Some things can be repeated multiple times per compiled object, without causing a compilation error.

This is true for forward declarations of classes, for example, and function declarations, and include guards could then be omitted from something like the following, without any problems:

// (SingleEdgesPartition.h)

class iGraph;
class cBitVector;

void
SingleEdgesPartition(
        const iGraph& graph,
        cBitVector& edgeSplitFlags
        );

Guarding against repeat inclusion for such a header doesn't hurt, however, and will probably also result in slightly faster compilation.

'Using' include files

Use of include files is a very common part of the average C/C+ programming work flow.

By 'use of' an include file, I'm referring to situations where we're working on some code, find we need to reference some other code, and add a new include line for this purpose. We could also talk about being an include file 'consumer'.

You might have seen the following quote, about the important of making source code readable:

"Indeed, the ratio of time spent reading versus writing is well over 10 to 1. We are constantly reading old code as part of the effort to write new code. ...[Therefore,] making it easy to read makes it easier to write."

--- Robert C. Martin, Clean Code: A Handbook of Agile Software Craftsmanship

Well I think a similar principle applies to include files, i.e. more time will be spent 'using' than writing the average include file. Ease of use trumps other considerations, and we should 'optimise' header files for this.

This is a theme which then underlies many of the rules in this post.

When we add a new include line somewhere in our source code, one of two things can happen, depending on how our headers are set up:

  1. Affected objects continue to compile correctly, and we can go on with our work.

***

* Aim
Reproduce the part of the text on include files that starts at the words "Well I think" and ends after the words "in this post.", without changing anything. The data that comes next is separate material and has no connection to the text on include files.

***

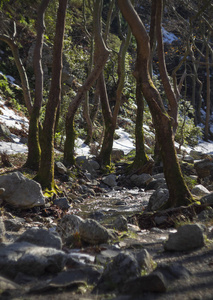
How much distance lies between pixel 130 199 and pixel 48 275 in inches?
248

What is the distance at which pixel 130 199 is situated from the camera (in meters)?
8.96

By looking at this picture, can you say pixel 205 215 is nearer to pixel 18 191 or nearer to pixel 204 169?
pixel 18 191

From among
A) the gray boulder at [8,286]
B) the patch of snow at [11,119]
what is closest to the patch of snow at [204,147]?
the patch of snow at [11,119]

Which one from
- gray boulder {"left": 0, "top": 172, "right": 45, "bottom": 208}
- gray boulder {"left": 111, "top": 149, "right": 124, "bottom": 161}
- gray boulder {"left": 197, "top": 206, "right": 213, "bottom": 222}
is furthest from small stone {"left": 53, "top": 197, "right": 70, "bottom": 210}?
gray boulder {"left": 111, "top": 149, "right": 124, "bottom": 161}

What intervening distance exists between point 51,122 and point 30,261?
5.29 m

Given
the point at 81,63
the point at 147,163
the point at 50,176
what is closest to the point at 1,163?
the point at 50,176

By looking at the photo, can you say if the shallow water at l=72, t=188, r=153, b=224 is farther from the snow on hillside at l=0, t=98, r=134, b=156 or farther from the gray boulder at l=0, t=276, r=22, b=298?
the snow on hillside at l=0, t=98, r=134, b=156

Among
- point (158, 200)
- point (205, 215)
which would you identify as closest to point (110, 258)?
point (205, 215)

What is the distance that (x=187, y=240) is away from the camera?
11.2 feet

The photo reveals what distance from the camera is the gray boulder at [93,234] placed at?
3797mm

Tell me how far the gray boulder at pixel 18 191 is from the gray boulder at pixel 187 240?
12.1ft

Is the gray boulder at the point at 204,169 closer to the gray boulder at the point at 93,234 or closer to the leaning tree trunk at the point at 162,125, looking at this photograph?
the leaning tree trunk at the point at 162,125

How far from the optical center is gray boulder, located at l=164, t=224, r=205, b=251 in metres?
3.41

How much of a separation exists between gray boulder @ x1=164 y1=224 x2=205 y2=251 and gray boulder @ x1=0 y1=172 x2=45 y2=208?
12.1 ft
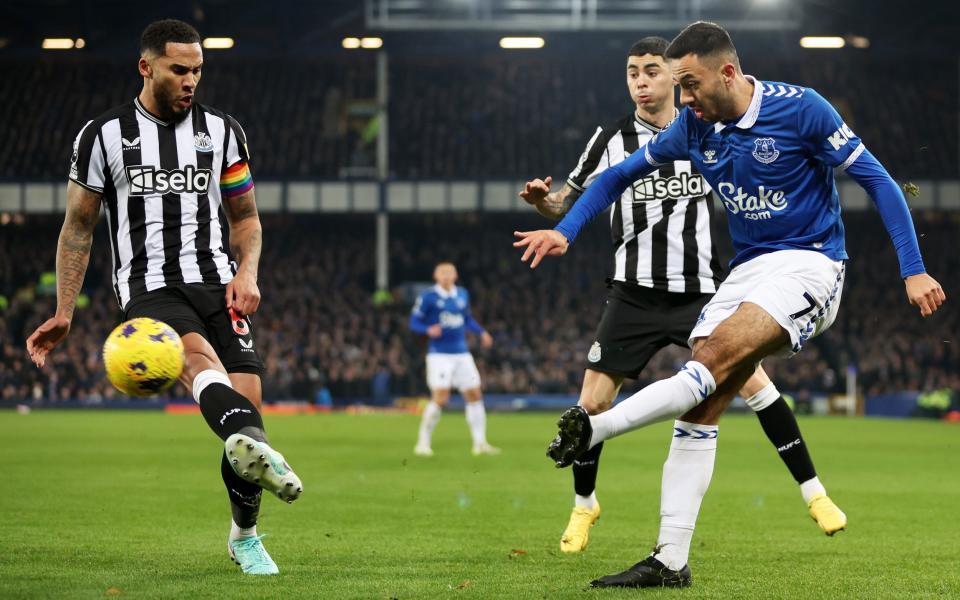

***

* Task response
Well I think a similar principle applies to include files, i.e. more time will be spent 'using' than writing the average include file. Ease of use trumps other considerations, and we should 'optimise' header files for this.

This is a theme which then underlies many of the rules in this post.